- [Records shown]

━━━━━━━━━━━━━━━━━━━━

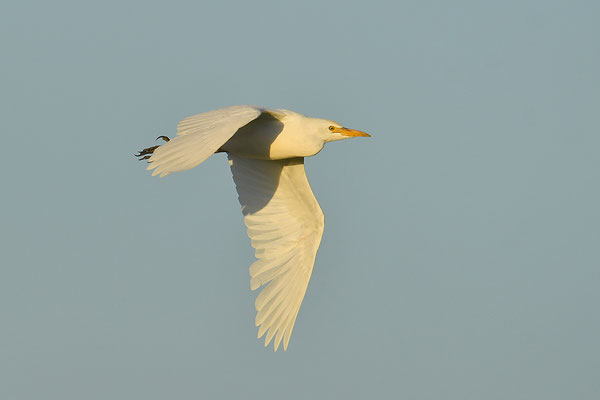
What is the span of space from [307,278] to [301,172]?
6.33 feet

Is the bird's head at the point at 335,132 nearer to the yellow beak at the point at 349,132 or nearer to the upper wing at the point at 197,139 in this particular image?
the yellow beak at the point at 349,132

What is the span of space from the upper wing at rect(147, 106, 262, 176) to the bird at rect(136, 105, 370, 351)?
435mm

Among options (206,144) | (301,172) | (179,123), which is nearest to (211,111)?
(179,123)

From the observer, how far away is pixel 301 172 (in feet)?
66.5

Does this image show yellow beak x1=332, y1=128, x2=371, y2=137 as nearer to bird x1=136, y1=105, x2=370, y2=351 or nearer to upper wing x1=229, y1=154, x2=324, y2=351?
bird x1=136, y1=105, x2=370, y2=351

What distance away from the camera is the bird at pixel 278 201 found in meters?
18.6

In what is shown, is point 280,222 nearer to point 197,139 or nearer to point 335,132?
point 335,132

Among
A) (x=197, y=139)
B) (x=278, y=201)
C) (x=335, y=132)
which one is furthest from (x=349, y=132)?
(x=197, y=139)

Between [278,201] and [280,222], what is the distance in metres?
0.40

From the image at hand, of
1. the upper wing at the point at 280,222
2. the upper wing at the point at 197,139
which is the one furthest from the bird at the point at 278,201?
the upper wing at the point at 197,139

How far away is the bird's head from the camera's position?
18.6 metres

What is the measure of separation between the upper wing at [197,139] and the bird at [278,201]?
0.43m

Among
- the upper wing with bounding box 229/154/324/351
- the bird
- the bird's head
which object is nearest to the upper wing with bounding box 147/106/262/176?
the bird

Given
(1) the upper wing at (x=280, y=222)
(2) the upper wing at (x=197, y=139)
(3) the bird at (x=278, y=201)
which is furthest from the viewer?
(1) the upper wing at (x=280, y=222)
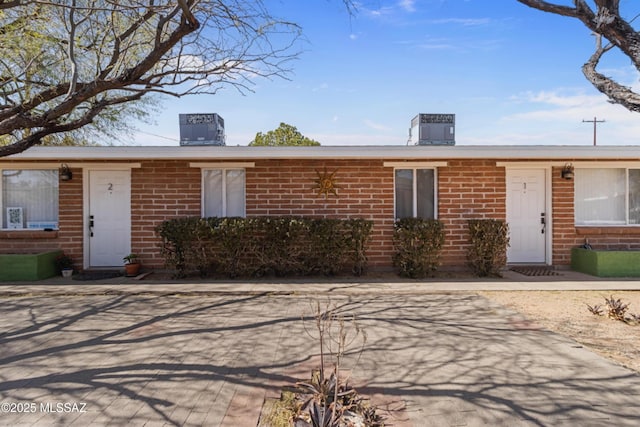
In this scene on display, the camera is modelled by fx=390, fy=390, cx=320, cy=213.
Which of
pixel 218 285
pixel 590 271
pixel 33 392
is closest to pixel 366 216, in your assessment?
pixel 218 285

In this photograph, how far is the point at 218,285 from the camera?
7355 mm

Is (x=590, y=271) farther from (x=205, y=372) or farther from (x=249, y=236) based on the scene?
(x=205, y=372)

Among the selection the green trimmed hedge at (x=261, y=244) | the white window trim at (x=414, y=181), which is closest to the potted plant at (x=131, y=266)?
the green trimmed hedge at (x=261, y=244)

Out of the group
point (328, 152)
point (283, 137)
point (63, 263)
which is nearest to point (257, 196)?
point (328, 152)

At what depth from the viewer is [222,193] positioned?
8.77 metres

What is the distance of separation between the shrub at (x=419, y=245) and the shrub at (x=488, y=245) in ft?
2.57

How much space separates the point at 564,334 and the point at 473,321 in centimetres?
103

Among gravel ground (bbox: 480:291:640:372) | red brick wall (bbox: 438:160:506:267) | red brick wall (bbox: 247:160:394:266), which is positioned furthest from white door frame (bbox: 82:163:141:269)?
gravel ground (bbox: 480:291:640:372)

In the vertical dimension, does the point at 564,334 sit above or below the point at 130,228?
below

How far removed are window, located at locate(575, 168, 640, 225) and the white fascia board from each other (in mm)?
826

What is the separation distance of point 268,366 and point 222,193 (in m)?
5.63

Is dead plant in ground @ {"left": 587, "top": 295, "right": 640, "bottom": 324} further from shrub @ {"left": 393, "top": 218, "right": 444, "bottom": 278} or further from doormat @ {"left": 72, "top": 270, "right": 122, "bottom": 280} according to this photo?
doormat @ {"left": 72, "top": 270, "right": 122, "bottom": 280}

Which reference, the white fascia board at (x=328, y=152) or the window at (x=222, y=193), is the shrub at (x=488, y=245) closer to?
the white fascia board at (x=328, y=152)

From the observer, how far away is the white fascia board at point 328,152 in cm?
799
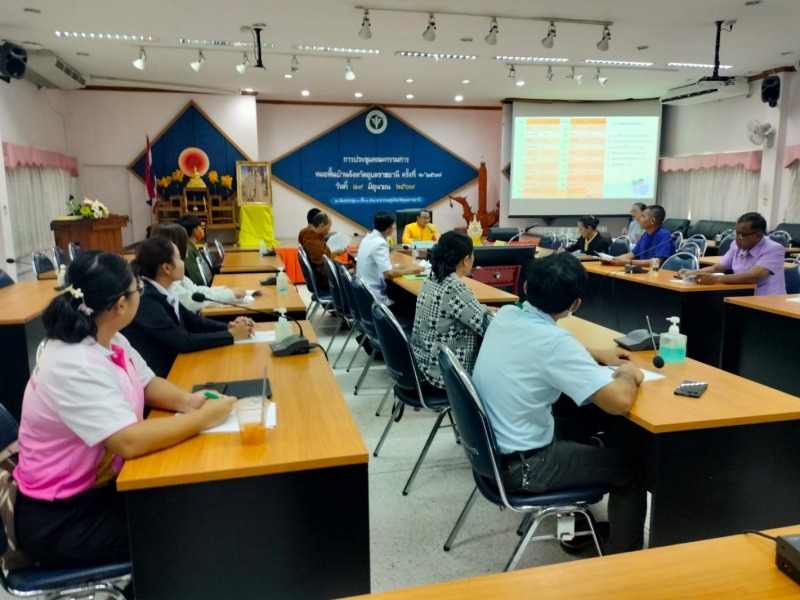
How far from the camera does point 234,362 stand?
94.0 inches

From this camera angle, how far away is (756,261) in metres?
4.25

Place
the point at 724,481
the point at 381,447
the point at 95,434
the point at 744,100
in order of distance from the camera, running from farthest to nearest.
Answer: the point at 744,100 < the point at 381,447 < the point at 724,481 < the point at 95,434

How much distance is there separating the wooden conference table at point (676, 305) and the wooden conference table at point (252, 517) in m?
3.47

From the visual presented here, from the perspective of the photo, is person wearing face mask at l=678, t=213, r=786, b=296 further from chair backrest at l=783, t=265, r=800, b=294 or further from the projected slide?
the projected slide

━━━━━━━━━━━━━━━━━━━━

- [Brief]
What is needed is an exact reproduction of the data, pictures excluded.

- [Correct result]
What is the span of space from [307,278] to [301,172]?
6.33 feet

Is the bird's head at the point at 335,132 nearer to the yellow beak at the point at 349,132 or nearer to the upper wing at the point at 197,139 in this particular image?
the yellow beak at the point at 349,132

What is the span of space from the upper wing at rect(147, 106, 262, 176) to the bird at rect(136, 105, 370, 351)?
435mm

Among options (206,144) | (301,172) | (179,123), which is nearest to (211,111)?
(179,123)

From the observer, how far away is pixel 301 172 (in feet)?
66.5

Does this image show yellow beak x1=332, y1=128, x2=371, y2=137 as nearer to bird x1=136, y1=105, x2=370, y2=351 or nearer to upper wing x1=229, y1=154, x2=324, y2=351?
bird x1=136, y1=105, x2=370, y2=351

What distance away from the camera is the bird at pixel 278 201 found in meters?
18.6

In what is shown, is point 280,222 nearer to point 197,139 or nearer to point 335,132?
point 335,132

Among
A) (x=197, y=139)
B) (x=278, y=201)
C) (x=335, y=132)
which one is furthest from (x=349, y=132)?
(x=197, y=139)

Between [278,201] and [280,222], what is the distance in metres?
0.40

From the image at hand, of
1. the upper wing at the point at 280,222
2. the upper wing at the point at 197,139
which is the one furthest from the bird at the point at 278,201?
the upper wing at the point at 197,139

How far away is the bird's head from the camera's position?
18.6 metres

What is the measure of separation between the upper wing at [197,139] and the bird at [278,201]?
0.43m

Among
- the upper wing with bounding box 229/154/324/351
- the bird
- the bird's head
which object is nearest to the upper wing with bounding box 147/106/262/176?
the bird

Given
(1) the upper wing at (x=280, y=222)
(2) the upper wing at (x=197, y=139)
(3) the bird at (x=278, y=201)
which is furthest from the viewer?
(1) the upper wing at (x=280, y=222)
In this scene on display, the camera is modelled by fx=390, fy=390, cx=320, cy=213.
Which of
pixel 218 285
pixel 590 271
pixel 33 392
is closest to pixel 366 216, in your assessment?
pixel 218 285

In this photograph, how far is the point at 218,285 from the camera?
7355 mm

Is (x=590, y=271) farther from (x=205, y=372) or farther from (x=249, y=236) based on the scene?
(x=205, y=372)

Among the selection the green trimmed hedge at (x=261, y=244) | the white window trim at (x=414, y=181), which is closest to the potted plant at (x=131, y=266)?
the green trimmed hedge at (x=261, y=244)

Out of the group
point (328, 152)
point (283, 137)
point (63, 263)
which is nearest to point (257, 196)?
point (328, 152)

At what depth from the viewer is [222,193] positioned?
8.77 metres

What is the distance of separation between the shrub at (x=419, y=245) and the shrub at (x=488, y=245) in ft?
2.57

How much space separates the point at 564,334 and the point at 473,321 in centimetres?
103

Among gravel ground (bbox: 480:291:640:372) | red brick wall (bbox: 438:160:506:267) | red brick wall (bbox: 247:160:394:266), which is positioned furthest from white door frame (bbox: 82:163:141:269)?
gravel ground (bbox: 480:291:640:372)

In the vertical dimension, does the point at 564,334 sit above or below the point at 130,228?
below

How far removed are window, located at locate(575, 168, 640, 225) and the white fascia board from each other (in mm)?
826

What is the separation distance of point 268,366 and point 222,193 (in m)?
5.63

Is dead plant in ground @ {"left": 587, "top": 295, "right": 640, "bottom": 324} further from shrub @ {"left": 393, "top": 218, "right": 444, "bottom": 278} or further from doormat @ {"left": 72, "top": 270, "right": 122, "bottom": 280} according to this photo?
doormat @ {"left": 72, "top": 270, "right": 122, "bottom": 280}

Which reference, the white fascia board at (x=328, y=152) or the window at (x=222, y=193), is the shrub at (x=488, y=245) closer to?
the white fascia board at (x=328, y=152)

From the observer, how far away is the white fascia board at point 328,152 in cm?
799
How far from the camera does point 234,362 stand?
94.0 inches

From this camera angle, how far away is (756,261) in metres?
4.25

Place
the point at 724,481
the point at 381,447
the point at 95,434
the point at 744,100
in order of distance from the camera, running from farthest to nearest.
Answer: the point at 744,100 < the point at 381,447 < the point at 724,481 < the point at 95,434

How much distance is there separating the wooden conference table at point (676, 305) and the wooden conference table at point (252, 517) in m?
3.47

From the visual presented here, from the perspective of the photo, is person wearing face mask at l=678, t=213, r=786, b=296 further from chair backrest at l=783, t=265, r=800, b=294 or further from the projected slide?
the projected slide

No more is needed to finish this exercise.